Problem to work on — Format the material below as a JSON list of strings with one string per line, skipping blank lines and omitting the pictures.

[Saved entries]
— Begin —
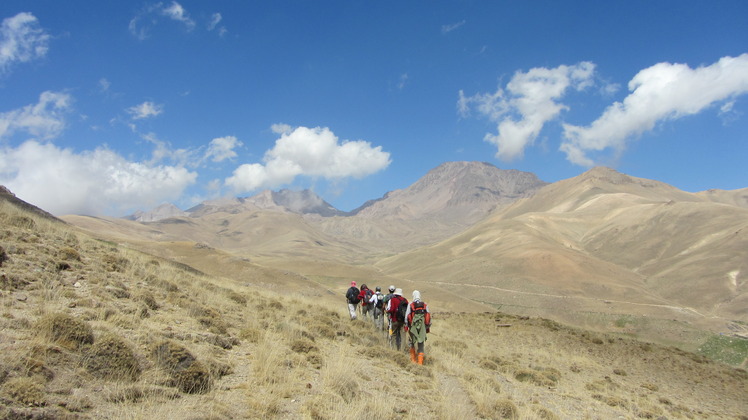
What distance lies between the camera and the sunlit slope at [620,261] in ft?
278

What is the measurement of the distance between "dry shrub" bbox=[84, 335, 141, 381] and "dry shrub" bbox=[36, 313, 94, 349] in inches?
8.8

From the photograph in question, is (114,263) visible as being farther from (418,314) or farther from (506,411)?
(506,411)

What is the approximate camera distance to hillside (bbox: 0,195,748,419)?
534cm

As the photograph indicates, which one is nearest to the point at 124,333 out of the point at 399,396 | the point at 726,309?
the point at 399,396

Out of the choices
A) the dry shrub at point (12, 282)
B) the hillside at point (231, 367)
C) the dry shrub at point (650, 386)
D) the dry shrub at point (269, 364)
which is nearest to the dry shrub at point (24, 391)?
the hillside at point (231, 367)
— End —
Task answer —
[
  "What distance lies between the camera and the sunlit slope at [620,261] in ft?",
  "278",
  "What is the measurement of the distance between \"dry shrub\" bbox=[84, 335, 141, 381] and \"dry shrub\" bbox=[36, 313, 94, 349] in inches?",
  "8.8",
  "From the photograph in question, is (114,263) visible as being farther from (418,314) or farther from (506,411)?",
  "(506,411)",
  "What is the approximate camera distance to hillside (bbox: 0,195,748,419)?",
  "534cm",
  "As the photograph indicates, which one is nearest to the point at 124,333 out of the point at 399,396 | the point at 726,309?",
  "the point at 399,396",
  "Out of the choices",
  "A) the dry shrub at point (12, 282)",
  "B) the hillside at point (231, 367)",
  "C) the dry shrub at point (650, 386)",
  "D) the dry shrub at point (269, 364)",
  "which is nearest to the dry shrub at point (24, 391)?",
  "the hillside at point (231, 367)"
]